=== What this task involves ===
Give again the passage of the inaugurations text starting with "Location:  Other than" and going on through "to Thomas Jefferson.", word for word.

As the United States prepares for the transfer of power between presidents, it’s a good time to pause and remember some interesting facts about previous inaugurations. Prior to 1937, the president was inaugurated on March 4 following the November election.  That changed with FDR’s second inauguration and the new date was fixed as January 20 by 20th Amendment to the Constitution.

Location:  Other than presidents who took the oath of office in a different location upon the death of their predecessor, all presidents have been inaugurated in Washington, DC starting with Thomas Jefferson in 1801.  George Washington was inaugurated for his first term in 1789 in New York City, then the nation’s capital, and in Philadelphia in 1793 for his second term, making him the only president to be inaugurated in two different cities.  John Adams was also inaugurated in Philadelphia in 1797, but didn’t move into the Executive Mansion (now the White House) until November 1800, just before he found out he had lost his re-election bid to Thomas Jefferson.

Skipping Town:  Sometimes, there are palpable tensions between the outgoing and incoming president.  In 1801, John Adams did not attend the inauguration of Thomas Jefferson and slipped out of Washington in the early morning hours of March 4, 1801 so he would not have to be present to watch the man who beat him take the oath of office.  Like father, like son, in 1829, outgoing president John Quincy Adams refused to attend the ceremonies for the man who had beaten him, Andrew Jackson.

Last Minute Affair:  In 1877, no one knew until two days before the March 4th inauguration date whether Republican Rutherford Hayes or Democrat Samuel Tilden had won the election.  This was due to disputed election results in three southern states (including Florida!) that was turned over to a congressionally appointed Electoral Commission to decide who won those states.  Voting strictly on party lines, the Commission awarded the three states and their electoral votes to Hayes, handing him the presidency.  There were threats on Hayes’ life prior to the inauguration.  Because March 4 that year fell on a Sunday, Hayes took the oath privately on Saturday, March 3 and then publicly on Monday, March 5.

=== Dataset entries ===
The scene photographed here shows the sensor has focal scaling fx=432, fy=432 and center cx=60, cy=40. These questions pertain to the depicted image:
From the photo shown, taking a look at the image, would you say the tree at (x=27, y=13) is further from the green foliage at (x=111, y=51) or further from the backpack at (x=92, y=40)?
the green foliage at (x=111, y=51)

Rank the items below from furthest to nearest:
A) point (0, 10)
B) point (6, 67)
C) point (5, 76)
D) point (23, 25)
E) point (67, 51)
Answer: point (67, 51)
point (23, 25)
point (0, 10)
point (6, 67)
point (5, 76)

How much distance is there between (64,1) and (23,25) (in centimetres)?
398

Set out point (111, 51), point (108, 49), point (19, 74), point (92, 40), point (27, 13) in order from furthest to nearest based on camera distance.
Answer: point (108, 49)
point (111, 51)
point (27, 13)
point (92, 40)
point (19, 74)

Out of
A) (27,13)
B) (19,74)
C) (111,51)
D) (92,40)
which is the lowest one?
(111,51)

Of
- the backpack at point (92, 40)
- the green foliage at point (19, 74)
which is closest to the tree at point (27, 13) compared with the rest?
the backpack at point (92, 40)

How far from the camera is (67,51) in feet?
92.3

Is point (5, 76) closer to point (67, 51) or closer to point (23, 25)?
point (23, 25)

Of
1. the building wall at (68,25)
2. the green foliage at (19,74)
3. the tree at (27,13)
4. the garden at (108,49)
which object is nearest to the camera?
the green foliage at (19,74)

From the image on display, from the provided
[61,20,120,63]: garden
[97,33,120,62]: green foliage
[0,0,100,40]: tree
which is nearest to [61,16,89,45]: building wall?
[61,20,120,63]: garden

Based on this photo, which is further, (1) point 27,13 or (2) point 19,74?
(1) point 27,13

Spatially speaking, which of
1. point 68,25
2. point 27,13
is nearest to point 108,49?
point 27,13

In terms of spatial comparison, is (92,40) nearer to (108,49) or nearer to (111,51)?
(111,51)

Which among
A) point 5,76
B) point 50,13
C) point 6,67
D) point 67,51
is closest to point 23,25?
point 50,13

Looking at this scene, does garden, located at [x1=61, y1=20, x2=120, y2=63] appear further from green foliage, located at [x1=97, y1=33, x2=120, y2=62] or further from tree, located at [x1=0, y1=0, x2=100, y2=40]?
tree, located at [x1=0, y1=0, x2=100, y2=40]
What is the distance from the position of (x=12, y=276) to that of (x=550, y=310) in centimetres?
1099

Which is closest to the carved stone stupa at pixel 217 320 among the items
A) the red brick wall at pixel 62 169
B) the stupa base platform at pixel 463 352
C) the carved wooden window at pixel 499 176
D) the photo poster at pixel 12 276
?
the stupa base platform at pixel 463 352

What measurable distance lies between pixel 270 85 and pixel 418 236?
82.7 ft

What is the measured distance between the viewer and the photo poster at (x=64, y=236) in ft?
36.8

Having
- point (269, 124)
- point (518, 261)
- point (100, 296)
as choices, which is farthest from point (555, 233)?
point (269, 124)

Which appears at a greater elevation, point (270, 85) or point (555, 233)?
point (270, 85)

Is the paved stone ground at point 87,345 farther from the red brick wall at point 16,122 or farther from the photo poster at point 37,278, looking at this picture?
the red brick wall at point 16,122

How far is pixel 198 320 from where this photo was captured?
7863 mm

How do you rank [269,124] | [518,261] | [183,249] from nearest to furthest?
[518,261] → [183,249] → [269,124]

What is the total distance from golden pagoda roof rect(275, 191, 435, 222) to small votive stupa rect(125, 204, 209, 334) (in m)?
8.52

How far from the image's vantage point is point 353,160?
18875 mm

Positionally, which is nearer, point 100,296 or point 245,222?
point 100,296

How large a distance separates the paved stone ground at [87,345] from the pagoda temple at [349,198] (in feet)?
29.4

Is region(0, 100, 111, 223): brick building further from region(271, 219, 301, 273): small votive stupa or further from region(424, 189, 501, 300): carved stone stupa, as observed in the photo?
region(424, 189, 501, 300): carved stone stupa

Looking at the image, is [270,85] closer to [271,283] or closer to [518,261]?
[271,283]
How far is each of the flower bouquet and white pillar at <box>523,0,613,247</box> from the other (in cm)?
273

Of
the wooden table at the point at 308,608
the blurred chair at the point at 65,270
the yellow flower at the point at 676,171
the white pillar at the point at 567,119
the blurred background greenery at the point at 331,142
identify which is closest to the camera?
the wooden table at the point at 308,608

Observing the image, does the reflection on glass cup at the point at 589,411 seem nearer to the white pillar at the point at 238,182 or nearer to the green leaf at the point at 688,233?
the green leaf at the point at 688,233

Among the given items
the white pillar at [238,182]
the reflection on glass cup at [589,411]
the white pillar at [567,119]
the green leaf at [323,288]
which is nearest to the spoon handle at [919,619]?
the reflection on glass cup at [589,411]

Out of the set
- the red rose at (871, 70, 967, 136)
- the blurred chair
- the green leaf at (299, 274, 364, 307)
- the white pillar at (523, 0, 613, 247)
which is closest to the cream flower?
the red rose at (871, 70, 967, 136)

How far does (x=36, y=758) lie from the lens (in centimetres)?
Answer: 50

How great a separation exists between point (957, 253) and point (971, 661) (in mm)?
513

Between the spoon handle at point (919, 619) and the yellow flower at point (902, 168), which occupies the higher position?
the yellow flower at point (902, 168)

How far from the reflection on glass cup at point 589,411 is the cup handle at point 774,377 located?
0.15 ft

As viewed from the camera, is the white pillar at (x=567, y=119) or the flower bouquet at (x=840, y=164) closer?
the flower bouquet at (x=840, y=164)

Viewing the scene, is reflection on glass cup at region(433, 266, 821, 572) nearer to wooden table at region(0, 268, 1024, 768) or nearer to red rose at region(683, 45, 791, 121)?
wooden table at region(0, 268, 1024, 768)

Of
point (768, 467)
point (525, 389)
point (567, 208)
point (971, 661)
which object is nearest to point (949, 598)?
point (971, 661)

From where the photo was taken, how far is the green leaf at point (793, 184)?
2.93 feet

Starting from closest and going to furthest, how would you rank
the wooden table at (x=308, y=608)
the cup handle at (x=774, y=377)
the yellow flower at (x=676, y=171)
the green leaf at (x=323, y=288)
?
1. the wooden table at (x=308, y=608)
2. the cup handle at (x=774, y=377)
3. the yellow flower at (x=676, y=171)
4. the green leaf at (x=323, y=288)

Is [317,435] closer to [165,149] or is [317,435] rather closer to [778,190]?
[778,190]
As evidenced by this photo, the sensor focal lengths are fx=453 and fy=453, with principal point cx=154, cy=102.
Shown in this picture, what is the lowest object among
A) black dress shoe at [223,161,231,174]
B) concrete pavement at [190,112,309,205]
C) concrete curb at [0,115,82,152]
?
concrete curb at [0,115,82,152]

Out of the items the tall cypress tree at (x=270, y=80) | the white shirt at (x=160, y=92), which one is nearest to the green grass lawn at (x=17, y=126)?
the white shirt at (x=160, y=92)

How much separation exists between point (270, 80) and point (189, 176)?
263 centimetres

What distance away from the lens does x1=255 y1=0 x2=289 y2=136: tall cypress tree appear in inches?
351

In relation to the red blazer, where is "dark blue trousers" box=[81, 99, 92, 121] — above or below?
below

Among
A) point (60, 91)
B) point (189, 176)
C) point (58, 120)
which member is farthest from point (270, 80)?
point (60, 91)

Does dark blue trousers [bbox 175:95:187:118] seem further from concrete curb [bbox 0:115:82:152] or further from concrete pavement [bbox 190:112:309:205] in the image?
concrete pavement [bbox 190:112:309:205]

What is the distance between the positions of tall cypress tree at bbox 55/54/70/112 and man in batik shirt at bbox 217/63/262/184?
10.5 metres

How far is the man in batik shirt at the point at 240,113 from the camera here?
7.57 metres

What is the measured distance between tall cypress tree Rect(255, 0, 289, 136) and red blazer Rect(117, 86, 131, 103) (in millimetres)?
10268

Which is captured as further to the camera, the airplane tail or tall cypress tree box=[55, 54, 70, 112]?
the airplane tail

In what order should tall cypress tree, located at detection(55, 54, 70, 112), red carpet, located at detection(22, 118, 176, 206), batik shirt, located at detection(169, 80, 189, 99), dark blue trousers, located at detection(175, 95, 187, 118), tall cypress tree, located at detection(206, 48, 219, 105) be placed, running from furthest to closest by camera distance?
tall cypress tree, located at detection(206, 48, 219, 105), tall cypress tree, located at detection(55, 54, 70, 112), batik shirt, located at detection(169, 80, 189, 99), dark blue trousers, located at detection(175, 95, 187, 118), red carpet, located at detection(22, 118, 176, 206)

=== Reply to the task ===
Location:  Other than presidents who took the oath of office in a different location upon the death of their predecessor, all presidents have been inaugurated in Washington, DC starting with Thomas Jefferson in 1801.  George Washington was inaugurated for his first term in 1789 in New York City, then the nation’s capital, and in Philadelphia in 1793 for his second term, making him the only president to be inaugurated in two different cities.  John Adams was also inaugurated in Philadelphia in 1797, but didn’t move into the Executive Mansion (now the White House) until November 1800, just before he found out he had lost his re-election bid to Thomas Jefferson.